๑۩۞۩๑ Kitap Dünyası - İlim Dünyası Kütüphanesi ๑۩۞۩๑ => Makale Dünyası => Konuyu başlatan: Zehibe üzerinde 11 Mayıs 2011, 17:00:17



Konu Başlığı: Okuduğunu anlayamamak
Gönderen: Zehibe üzerinde 11 Mayıs 2011, 17:00:17
Okuduğunu anlayamamak

Geçtiğimiz günlerde yoğun bir trafik yaşadık. İstanbul’da ve Adapazarı’nda bazı okulların ve kolejlerin misafiri olduk.
   
Sohbet ve imza günlerine katıldık. Sınıf sınıf dolaştığımız okullar da oldu.
Şunu gözlemledim: Her sınıfın psikolojisi farklı ve her sınıftaki her çocuk, bir kâinat. Tek bir insan tipi yok karşınızda. Hayat sebebiyle karıncanın bile dünyadan daha büyük olduğu düşünülürse, karşımızdaki bu pırıl pırıl hayatların önemi ve değeri o zaman bir derece anlaşılıyor belki. Annelere, babalara, öğretmenlere ve meslektaşlarımıza çok iş düşüyor.

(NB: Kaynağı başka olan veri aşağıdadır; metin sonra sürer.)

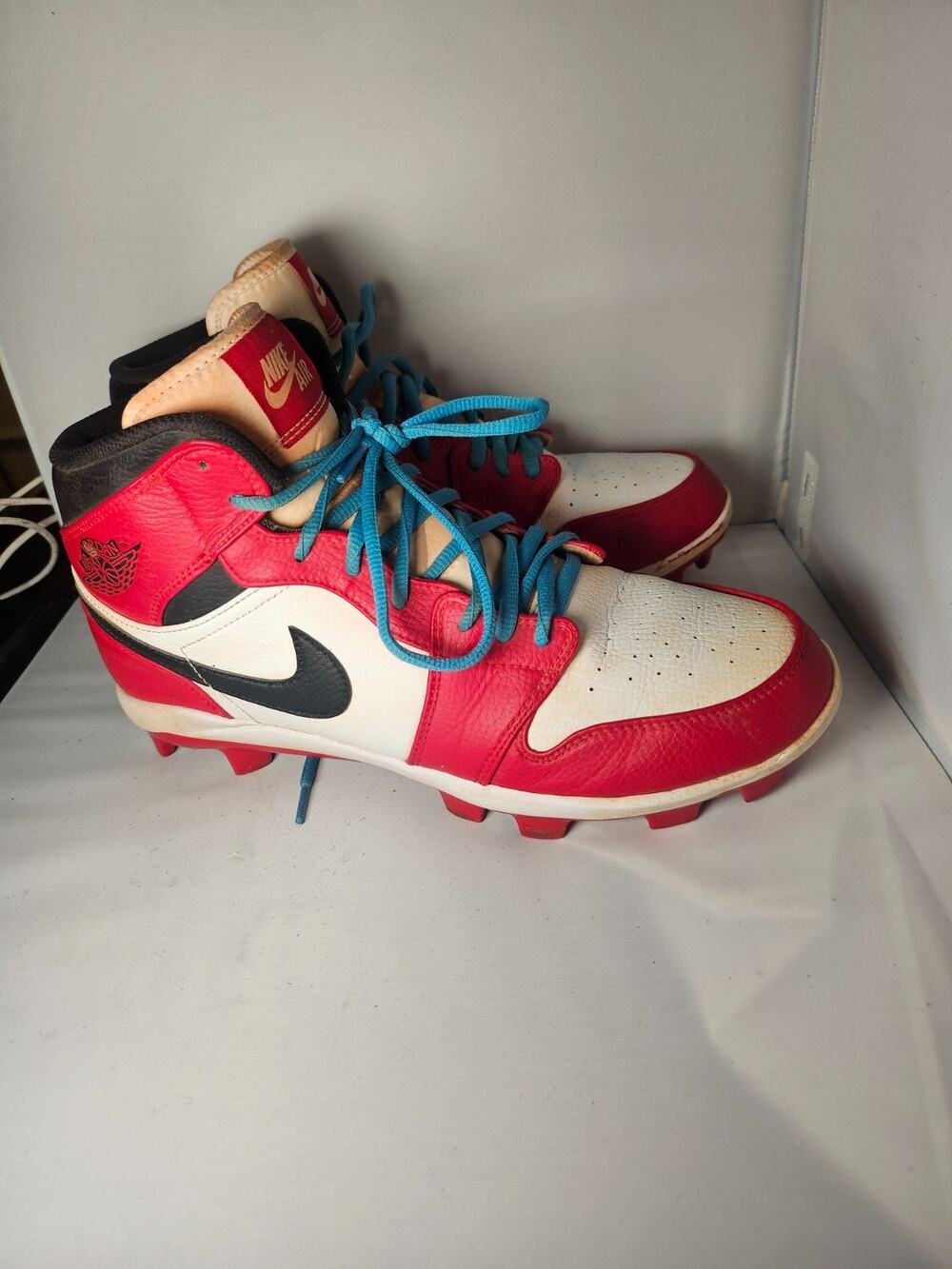 Nike Jordan 1 TD Mid Mens Football Cleats Chicago Red Whtie 10.5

Dünyanın ve kâinatın kaderini değiştirebilecek emanetler elimizde duruyor. Kalplerine ve ruhlarına ne katarsak ve ne verebilirsek, onunla yetişecekler, öyle büyüyecekler... Yarın çiçeklenip meyveye durduklarında, inşallah bizden aldıklarını verecekler.

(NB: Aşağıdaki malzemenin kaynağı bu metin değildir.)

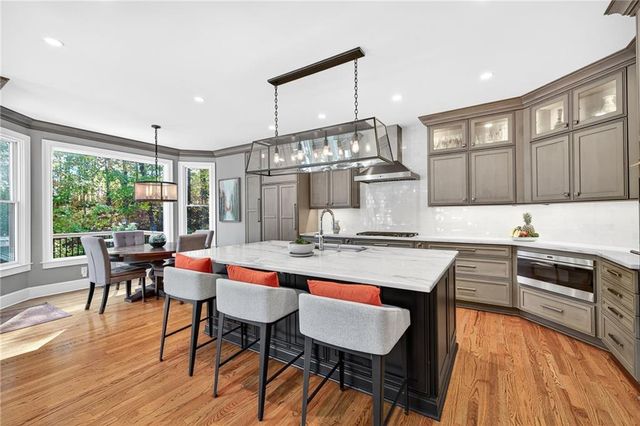 5109 Parkwood Oaks Lane, Smyrna, GA 30126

Aman dikkat… Aman dikkat... Şefkatimizin ışığı onların hayatlarında ve çevrelerinde rast gele, şuursuzca dolaşmamalı. Sorumluluğumuzun ne kadar büyük olduğunu bu vesileyle bir kez daha anladım.

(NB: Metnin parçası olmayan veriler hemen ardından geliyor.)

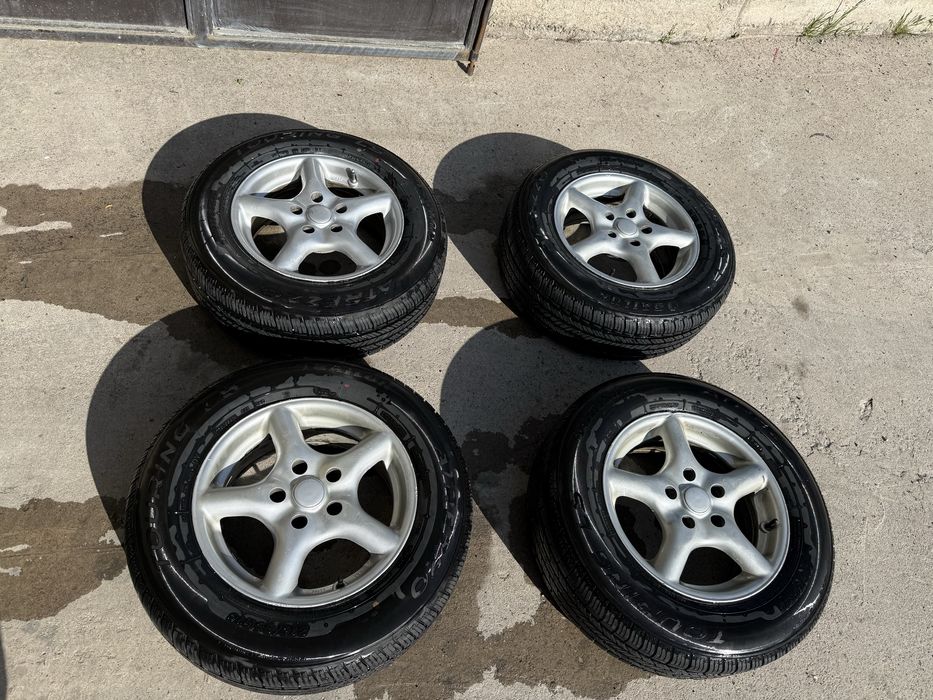 Продам диски с шинами 215:65:15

Bir öğrencinin sorusu, içimde yer etti doğrusu:
“Ben okuduğumu anlayamıyorum. Ne yapmam gerekir?”
Soru içime işlemiş olacak ki, epeydir aklımdan çıkmadı. Her ne kadar o an bir şeyler söylemeye çalıştıysam da, bu soru daha geniş bir cevabı hak ediyor. Bunu da sizlerle paylaşmak istedim.
Bu soru, hepimizin sorusu aslında. Bizi de yakından ilgilendiriyor. İtiraf edelim etmeyelim, bu gerçekten önemli bir mesele. Meşgalelerin bu kadar çoğaldığı bir dünyada, maalesef nitelikli okumaya zaman kalmıyor ne hikmetse…
Soru şunun için önemli: Çocukluk safiyeti içerisinde sorulabiliyor bu önemli konu. Ama yaşlar ilerledikçe, birtakım duygular da hâkim oldukça, arazlar ve marazlar çoğaldıkça, okumanın önemi, her vesileyle kendini hissettiriyor ve bu soru o zaman ne yazık ki sorulamıyor.
Hâlbuki derdimiz bu. Devası da burada gizli. Zübeyir Gündüzalp ağabeyin “Okuyamamaktan kork” sözünün mânâsı bir kere daha anlaşılıyor sanırım.  Beşinci sınıf öğrencisi bir gencin de üç ayda on üç bin sayfa kitap okuduğunu duyunca afallamadım desem yalan olur. Bu genci epey zamandır takip ediyoruz ama çıtayı bu kadar yükselteceğini hiç düşünmemiştik doğrusu. Rabbim inşallah emsallerinin adedini de çoğaltsın. Biz yine sadede dönelim.
***
Nefsimiz tıpkı haylaz ve yaramaz bir çocuk gibi… Daldığı oyundan, oynaştan onu her ne kadar tutup çeksek de, aklı, hevesi hep orada kalıyor. Daha önemli uğraşların içine girse ve yönelse de insan; nefsin gözü yine orada kalıyor. Bazen namazdayken oluyor bu, bazen kitap okurken... Tam olarak o ciddî işe veremiyoruz kendimizi. Bir dağınıklık hâkim. Eşyaların ve fuzûlî işlerin mahkûmu durumundayız.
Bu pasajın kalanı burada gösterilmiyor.